- [Exercise prompt] Pick out each line in the items below that contains the word "seem" and copy those lines unchanged.

- [Given records]
start
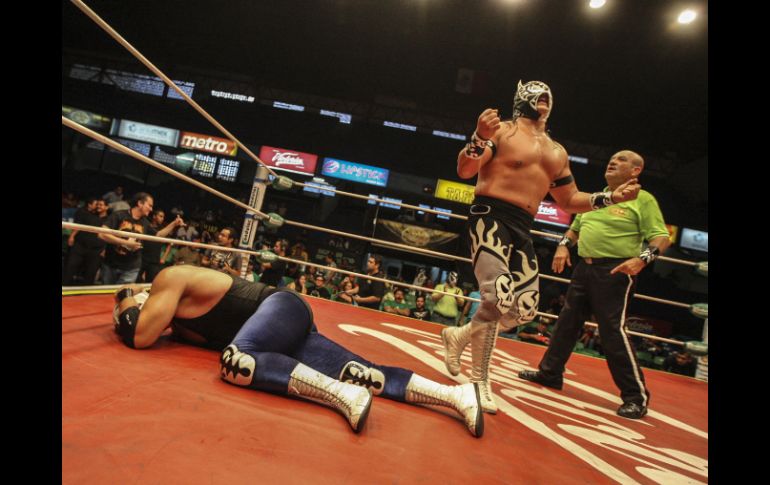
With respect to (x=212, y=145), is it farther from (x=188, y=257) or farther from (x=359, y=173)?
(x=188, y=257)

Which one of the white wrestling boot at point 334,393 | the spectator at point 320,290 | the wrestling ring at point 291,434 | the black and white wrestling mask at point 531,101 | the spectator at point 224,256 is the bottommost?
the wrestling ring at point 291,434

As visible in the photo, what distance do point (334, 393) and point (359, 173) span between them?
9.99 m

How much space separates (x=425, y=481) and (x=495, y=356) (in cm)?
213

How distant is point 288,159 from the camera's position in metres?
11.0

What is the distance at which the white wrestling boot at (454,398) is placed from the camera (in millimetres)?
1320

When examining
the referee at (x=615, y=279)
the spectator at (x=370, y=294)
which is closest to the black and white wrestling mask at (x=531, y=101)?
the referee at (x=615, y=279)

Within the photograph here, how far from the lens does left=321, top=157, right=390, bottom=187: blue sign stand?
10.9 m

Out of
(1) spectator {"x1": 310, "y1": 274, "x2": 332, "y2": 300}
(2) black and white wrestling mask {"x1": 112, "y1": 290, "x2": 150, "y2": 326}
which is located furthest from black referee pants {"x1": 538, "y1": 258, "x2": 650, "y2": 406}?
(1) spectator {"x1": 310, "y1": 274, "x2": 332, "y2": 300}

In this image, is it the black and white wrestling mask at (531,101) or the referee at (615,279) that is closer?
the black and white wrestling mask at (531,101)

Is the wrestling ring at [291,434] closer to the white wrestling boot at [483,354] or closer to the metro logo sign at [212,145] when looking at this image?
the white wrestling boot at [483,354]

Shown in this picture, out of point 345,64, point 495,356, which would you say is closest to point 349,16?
end
start
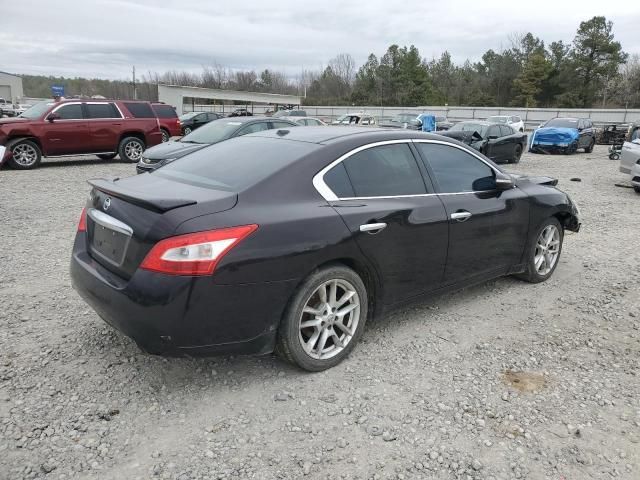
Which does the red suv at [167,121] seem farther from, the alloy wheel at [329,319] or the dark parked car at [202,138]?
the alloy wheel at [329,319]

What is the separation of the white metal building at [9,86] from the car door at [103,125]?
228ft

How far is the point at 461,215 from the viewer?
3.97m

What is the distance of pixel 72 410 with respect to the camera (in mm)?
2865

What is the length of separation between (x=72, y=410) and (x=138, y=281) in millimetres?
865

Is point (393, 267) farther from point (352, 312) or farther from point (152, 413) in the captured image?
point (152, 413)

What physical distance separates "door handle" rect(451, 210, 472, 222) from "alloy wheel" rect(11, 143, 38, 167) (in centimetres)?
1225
end
start
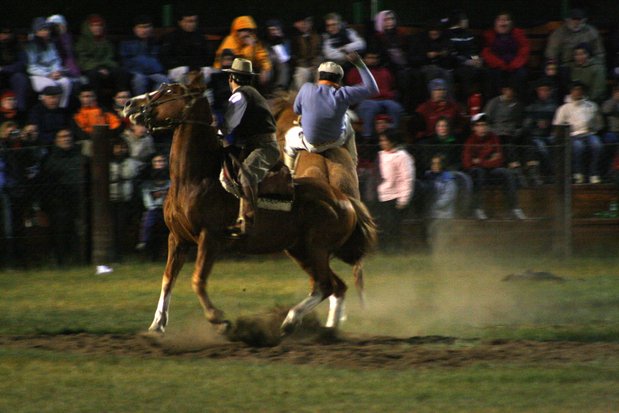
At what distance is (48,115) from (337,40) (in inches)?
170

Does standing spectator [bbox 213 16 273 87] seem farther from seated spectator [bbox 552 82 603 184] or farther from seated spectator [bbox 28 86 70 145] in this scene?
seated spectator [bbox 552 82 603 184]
end
- [Task result]
Which does the red suv at [167,121] seem farther from, the alloy wheel at [329,319] or the dark parked car at [202,138]?
Does standing spectator [bbox 213 16 273 87] seem farther from seated spectator [bbox 552 82 603 184] or farther from seated spectator [bbox 28 86 70 145] in this scene?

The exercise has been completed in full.